[GIVEN PASSAGE]
BookmarkSubscribeRSS Feed
🔒 This topic is solved and locked. Need further help from the community? Please sign in and ask a new question.
Alexxxxxxx
Pyrite | Level 9

Dear all,

I am trying to find the company abbreviation that appeared first, by using the SMALLEST function. So, I expect to get the smallest number of POS_: when the POS not equals 0.

However, by using the following code,

data HAVE;
input NAME :& $800.;
cards;
!MAGINETHIS RENOVATIONS
!OBAC
#9060-0495 QUEBEC
3M INNOVATIVE PROPERTIES CO NIPPON TELEGRAPH & TELEPHONE CORP 
A. STUCKI CO A DELAWARE CORP
AMANA CO LP A LTD PARTNERSHIP UNDER THE LAWS OF USA-DELAWARE
FEDERAL-HOFFMAN INC D.B.A. FEDERAL CARTRIDGE CO
3M CO (MINNESOTA MINING AND MANUFACTURING COMPANY)

[WHAT IS REQUIRED]
For each statement, say yes or no to whether the forum post agrees, and quote the words that decide it. 1. The poster is using the SMALLEST function to find the company abbreviation that appeared first. 2. The topic remains open for further replies. 3. The input statement reads NAME with a length of $800.

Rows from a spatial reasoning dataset
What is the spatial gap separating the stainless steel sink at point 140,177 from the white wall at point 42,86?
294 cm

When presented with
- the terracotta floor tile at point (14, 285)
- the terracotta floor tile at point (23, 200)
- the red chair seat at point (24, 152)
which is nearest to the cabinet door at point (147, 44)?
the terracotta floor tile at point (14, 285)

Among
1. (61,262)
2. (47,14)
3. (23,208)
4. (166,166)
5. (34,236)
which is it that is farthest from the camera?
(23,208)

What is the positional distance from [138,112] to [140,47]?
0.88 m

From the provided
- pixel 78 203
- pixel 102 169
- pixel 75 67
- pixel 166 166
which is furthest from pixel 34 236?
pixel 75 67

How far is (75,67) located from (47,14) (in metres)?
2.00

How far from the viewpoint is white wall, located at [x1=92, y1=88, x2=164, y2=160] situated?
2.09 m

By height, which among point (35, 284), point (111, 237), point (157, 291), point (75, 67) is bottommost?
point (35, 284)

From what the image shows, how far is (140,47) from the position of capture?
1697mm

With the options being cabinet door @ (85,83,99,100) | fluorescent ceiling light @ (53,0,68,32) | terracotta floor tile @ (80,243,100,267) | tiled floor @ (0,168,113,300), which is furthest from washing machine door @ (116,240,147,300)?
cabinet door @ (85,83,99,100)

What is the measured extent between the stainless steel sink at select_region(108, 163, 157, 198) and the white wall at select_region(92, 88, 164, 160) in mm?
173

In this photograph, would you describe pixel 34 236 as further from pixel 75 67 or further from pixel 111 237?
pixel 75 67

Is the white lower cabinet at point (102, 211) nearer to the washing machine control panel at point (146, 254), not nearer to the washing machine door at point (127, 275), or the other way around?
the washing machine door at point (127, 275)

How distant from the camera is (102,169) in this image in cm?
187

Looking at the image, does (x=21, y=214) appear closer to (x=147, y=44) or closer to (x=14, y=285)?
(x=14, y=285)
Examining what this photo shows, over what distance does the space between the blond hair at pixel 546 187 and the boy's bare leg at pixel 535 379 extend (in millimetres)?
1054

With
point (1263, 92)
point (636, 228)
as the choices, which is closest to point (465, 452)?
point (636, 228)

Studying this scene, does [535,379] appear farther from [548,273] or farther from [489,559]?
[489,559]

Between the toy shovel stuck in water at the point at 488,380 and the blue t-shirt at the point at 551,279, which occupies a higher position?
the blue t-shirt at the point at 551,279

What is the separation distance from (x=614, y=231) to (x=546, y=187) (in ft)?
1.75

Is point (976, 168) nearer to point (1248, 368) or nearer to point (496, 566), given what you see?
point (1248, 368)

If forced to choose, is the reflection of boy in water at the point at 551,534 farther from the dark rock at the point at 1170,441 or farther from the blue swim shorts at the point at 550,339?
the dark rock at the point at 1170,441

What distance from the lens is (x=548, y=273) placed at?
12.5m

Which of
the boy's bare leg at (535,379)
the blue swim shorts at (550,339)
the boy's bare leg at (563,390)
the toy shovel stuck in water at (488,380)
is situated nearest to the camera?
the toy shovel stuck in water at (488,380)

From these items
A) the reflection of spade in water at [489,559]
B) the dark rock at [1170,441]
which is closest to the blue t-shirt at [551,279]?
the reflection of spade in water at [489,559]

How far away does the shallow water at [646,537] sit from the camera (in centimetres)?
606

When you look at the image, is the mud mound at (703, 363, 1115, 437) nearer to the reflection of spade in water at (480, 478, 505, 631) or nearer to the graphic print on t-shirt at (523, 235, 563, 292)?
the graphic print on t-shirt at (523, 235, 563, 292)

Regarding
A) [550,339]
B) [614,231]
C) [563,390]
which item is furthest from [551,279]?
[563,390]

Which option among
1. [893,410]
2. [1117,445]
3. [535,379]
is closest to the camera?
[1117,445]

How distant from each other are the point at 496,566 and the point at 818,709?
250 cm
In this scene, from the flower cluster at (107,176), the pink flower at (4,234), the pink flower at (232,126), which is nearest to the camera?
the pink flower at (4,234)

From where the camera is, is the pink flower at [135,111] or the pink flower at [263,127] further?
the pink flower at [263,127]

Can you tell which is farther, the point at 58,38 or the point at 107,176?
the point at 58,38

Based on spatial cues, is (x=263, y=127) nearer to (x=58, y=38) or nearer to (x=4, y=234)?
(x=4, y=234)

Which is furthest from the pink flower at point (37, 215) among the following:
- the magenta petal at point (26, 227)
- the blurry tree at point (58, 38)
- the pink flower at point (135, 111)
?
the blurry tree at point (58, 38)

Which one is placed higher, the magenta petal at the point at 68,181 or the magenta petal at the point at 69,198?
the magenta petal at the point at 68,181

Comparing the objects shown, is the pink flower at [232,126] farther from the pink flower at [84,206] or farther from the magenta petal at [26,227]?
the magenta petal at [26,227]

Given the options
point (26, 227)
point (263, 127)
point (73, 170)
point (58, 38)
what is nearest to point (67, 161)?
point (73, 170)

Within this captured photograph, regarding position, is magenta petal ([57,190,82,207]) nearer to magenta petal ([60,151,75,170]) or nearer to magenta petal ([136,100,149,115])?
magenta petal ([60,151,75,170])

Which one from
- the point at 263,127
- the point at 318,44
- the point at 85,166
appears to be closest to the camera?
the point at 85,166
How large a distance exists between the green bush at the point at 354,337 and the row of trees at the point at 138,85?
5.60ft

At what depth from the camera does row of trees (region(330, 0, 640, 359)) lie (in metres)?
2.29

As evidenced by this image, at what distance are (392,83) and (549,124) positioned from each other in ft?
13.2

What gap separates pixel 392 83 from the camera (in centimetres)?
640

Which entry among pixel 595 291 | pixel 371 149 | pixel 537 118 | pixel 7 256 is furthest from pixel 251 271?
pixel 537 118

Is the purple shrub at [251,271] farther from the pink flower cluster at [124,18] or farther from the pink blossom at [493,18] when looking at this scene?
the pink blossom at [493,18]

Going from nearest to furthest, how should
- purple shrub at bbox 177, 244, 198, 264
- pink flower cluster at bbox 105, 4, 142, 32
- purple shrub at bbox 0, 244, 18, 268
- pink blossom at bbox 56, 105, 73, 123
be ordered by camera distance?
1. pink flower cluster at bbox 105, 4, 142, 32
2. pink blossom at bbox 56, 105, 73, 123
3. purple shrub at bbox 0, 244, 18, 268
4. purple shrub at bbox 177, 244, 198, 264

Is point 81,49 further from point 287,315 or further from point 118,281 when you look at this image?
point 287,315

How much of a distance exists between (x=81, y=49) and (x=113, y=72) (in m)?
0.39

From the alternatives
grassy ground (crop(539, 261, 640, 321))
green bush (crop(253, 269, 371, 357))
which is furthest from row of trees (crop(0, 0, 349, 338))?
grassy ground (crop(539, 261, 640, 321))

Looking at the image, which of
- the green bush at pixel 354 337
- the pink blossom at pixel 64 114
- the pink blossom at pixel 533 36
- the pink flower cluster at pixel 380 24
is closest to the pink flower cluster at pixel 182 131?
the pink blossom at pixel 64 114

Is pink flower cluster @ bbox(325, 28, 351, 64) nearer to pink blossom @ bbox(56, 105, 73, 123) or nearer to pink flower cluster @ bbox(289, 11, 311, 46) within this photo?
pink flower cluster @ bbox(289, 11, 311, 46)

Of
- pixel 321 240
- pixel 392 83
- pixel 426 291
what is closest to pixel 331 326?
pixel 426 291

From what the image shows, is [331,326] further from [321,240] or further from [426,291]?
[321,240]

[ANSWER BELOW]
1. Yes: "I am trying to find the company abbreviation that appeared first, by using the SMALLEST function."
2. No: "This topic is solved and locked."
3. Yes: "input NAME :& $800.;"